Exercise instructions> Copy all of the rows below with every "black suv" replaced by "dark SUV" and nothing else changed, leaving out the pictures.

═══ Data ═══

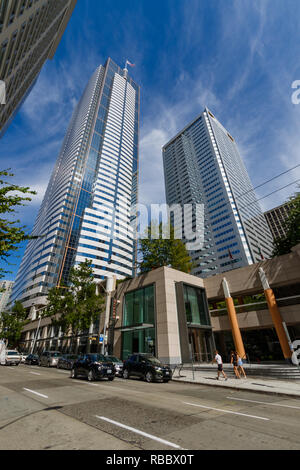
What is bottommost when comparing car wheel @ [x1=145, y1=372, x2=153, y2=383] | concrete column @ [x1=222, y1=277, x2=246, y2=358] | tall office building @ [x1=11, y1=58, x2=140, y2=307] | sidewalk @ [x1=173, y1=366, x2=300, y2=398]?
sidewalk @ [x1=173, y1=366, x2=300, y2=398]

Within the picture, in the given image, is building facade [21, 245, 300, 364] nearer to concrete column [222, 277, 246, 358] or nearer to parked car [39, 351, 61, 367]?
concrete column [222, 277, 246, 358]

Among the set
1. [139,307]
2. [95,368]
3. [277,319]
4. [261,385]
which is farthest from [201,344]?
[95,368]

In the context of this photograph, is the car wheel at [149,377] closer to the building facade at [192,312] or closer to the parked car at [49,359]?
the building facade at [192,312]

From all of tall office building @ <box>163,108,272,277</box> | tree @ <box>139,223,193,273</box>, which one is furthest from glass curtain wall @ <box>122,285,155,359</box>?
tall office building @ <box>163,108,272,277</box>

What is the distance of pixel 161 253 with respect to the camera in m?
31.9

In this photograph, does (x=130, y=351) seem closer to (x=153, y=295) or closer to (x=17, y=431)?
(x=153, y=295)

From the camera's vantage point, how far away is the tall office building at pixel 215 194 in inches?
4219

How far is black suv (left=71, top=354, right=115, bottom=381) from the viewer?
1379 cm

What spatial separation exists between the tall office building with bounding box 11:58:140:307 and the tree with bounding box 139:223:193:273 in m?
40.5

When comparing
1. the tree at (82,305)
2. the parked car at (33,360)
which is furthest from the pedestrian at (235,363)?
the parked car at (33,360)

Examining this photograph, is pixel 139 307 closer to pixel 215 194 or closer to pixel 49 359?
pixel 49 359

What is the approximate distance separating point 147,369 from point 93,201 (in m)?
85.0

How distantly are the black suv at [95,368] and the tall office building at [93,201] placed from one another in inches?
2195

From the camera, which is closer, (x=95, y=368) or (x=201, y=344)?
(x=95, y=368)
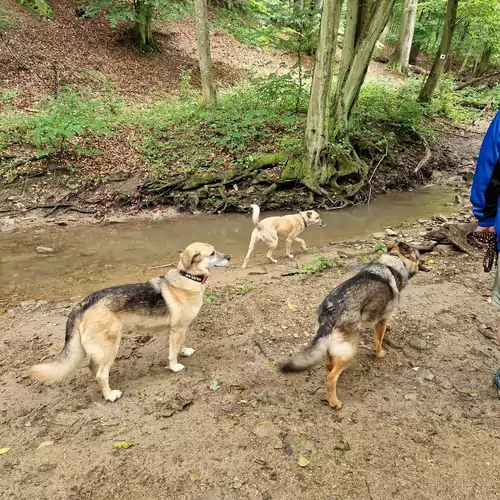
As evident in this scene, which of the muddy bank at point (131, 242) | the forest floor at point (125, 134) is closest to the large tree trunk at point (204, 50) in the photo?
the forest floor at point (125, 134)

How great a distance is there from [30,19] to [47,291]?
18664mm

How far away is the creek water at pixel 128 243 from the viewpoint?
6988mm

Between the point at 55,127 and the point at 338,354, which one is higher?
the point at 55,127

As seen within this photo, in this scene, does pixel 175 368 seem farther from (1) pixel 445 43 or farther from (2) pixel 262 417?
(1) pixel 445 43

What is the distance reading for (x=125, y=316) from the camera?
369 cm

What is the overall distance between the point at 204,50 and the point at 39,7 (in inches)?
445

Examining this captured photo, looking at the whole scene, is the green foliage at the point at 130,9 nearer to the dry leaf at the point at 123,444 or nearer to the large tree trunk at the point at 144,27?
the large tree trunk at the point at 144,27

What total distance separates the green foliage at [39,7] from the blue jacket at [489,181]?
23407 mm

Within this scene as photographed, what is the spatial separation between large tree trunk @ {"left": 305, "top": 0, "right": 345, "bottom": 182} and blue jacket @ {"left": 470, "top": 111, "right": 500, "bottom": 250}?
805 cm

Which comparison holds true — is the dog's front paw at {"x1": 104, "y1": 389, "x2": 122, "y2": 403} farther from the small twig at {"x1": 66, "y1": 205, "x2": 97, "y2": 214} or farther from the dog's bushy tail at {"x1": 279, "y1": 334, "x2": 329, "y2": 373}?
the small twig at {"x1": 66, "y1": 205, "x2": 97, "y2": 214}

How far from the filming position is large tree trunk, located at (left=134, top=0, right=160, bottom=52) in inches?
759

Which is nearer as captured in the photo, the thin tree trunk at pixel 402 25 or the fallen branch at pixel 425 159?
the fallen branch at pixel 425 159

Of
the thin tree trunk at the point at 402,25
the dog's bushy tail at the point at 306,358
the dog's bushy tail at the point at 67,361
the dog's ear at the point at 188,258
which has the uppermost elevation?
the thin tree trunk at the point at 402,25

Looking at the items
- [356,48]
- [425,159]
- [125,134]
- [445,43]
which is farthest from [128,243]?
[445,43]
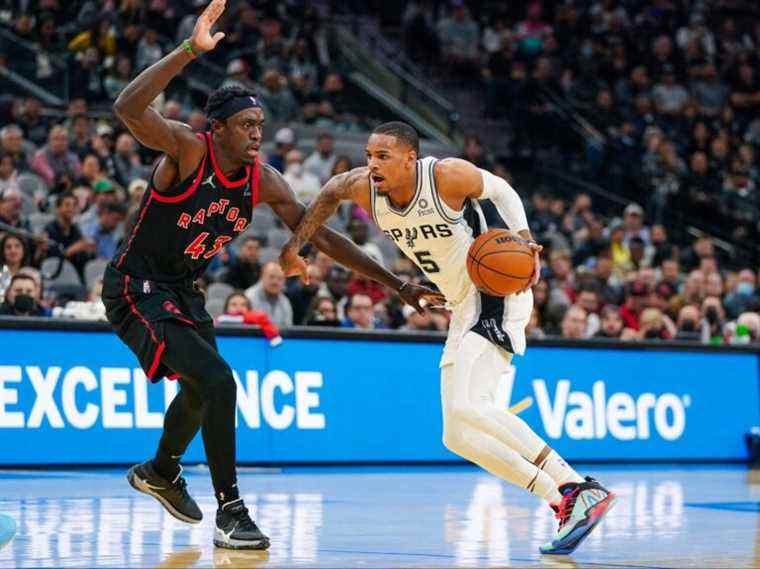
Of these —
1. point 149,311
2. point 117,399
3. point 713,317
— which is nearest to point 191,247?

═══

Output below>
What is bottommost when comparing car wheel @ [x1=145, y1=372, x2=153, y2=383] | concrete column @ [x1=222, y1=277, x2=246, y2=358] | tall office building @ [x1=11, y1=58, x2=140, y2=307] | sidewalk @ [x1=173, y1=366, x2=300, y2=398]?
sidewalk @ [x1=173, y1=366, x2=300, y2=398]

Within the picture, in the given image, is building facade [21, 245, 300, 364] nearer to concrete column [222, 277, 246, 358] or nearer to parked car [39, 351, 61, 367]?
concrete column [222, 277, 246, 358]

Among the set
1. [139,307]
2. [95,368]
3. [277,319]
4. [261,385]
which is farthest from [201,344]?
[95,368]

In the context of this photograph, is the car wheel at [149,377] closer to the building facade at [192,312] or closer to the parked car at [49,359]?
the building facade at [192,312]

From all of tall office building @ <box>163,108,272,277</box> | tree @ <box>139,223,193,273</box>, which one is furthest from glass curtain wall @ <box>122,285,155,359</box>?
tall office building @ <box>163,108,272,277</box>

What is the distance of pixel 161 253 with respect to the camera in m?
31.9

In this photograph, does (x=130, y=351) seem closer to (x=153, y=295) or closer to (x=17, y=431)?
(x=153, y=295)

From the camera's vantage point, how far away is the tall office building at pixel 215 194 in inches?
4219

How far is dark SUV (left=71, top=354, right=115, bottom=381) from the viewer?
1379 cm

What spatial separation exists between the tall office building with bounding box 11:58:140:307 and the tree with bounding box 139:223:193:273 in m?
40.5

When comparing
1. the tree at (82,305)
2. the parked car at (33,360)
which is furthest from the pedestrian at (235,363)?
the parked car at (33,360)

Examining this photograph, is pixel 139 307 closer to pixel 215 194 or closer to pixel 49 359?
pixel 49 359

What is the approximate distance separating point 147,369 from point 93,201 (in m)?
85.0

How distantly are the dark SUV at [95,368] and the tall office building at [93,201] placed from one another in inches?
2195

From the camera, which is closer, (x=95, y=368) or (x=201, y=344)?
(x=95, y=368)
As evident in this scene, which of the muddy bank at point (131, 242) | the forest floor at point (125, 134) is closest to the large tree trunk at point (204, 50) in the photo?
the forest floor at point (125, 134)

How great a distance is there from [30,19] to [47,291]?
18664mm

How far away is the creek water at pixel 128 243 from the viewpoint?
6988mm

Between the point at 55,127 and the point at 338,354, which one is higher?
the point at 55,127

As seen within this photo, in this scene, does pixel 175 368 seem farther from (1) pixel 445 43 or farther from (2) pixel 262 417?
(1) pixel 445 43

What is the distance reading for (x=125, y=316) from the camera?
369 cm

What is the overall distance between the point at 204,50 and the point at 39,7 (in inches)?
445

Examining this captured photo, looking at the whole scene, is the green foliage at the point at 130,9 nearer to the dry leaf at the point at 123,444 or nearer to the large tree trunk at the point at 144,27?
the large tree trunk at the point at 144,27

What total distance separates the green foliage at [39,7] from the blue jacket at [489,181]?
23407 mm

Within this scene as photographed, what is the spatial separation between large tree trunk @ {"left": 305, "top": 0, "right": 345, "bottom": 182} and blue jacket @ {"left": 470, "top": 111, "right": 500, "bottom": 250}?
805 cm

Which comparison holds true — is the dog's front paw at {"x1": 104, "y1": 389, "x2": 122, "y2": 403} farther from the small twig at {"x1": 66, "y1": 205, "x2": 97, "y2": 214} or farther from the dog's bushy tail at {"x1": 279, "y1": 334, "x2": 329, "y2": 373}?
the small twig at {"x1": 66, "y1": 205, "x2": 97, "y2": 214}

How far from the filming position is large tree trunk, located at (left=134, top=0, right=160, bottom=52) in inches?
759

Which is nearer as captured in the photo, the thin tree trunk at pixel 402 25 or the fallen branch at pixel 425 159?
the fallen branch at pixel 425 159

Of
the thin tree trunk at the point at 402,25
the dog's bushy tail at the point at 306,358
the dog's bushy tail at the point at 67,361
the dog's ear at the point at 188,258
which has the uppermost elevation?
the thin tree trunk at the point at 402,25

Looking at the items
- [356,48]
- [425,159]
- [125,134]
- [445,43]
which is farthest from [128,243]?
[445,43]
Of these —
1. point 149,311
2. point 117,399
3. point 713,317
— which is nearest to point 191,247?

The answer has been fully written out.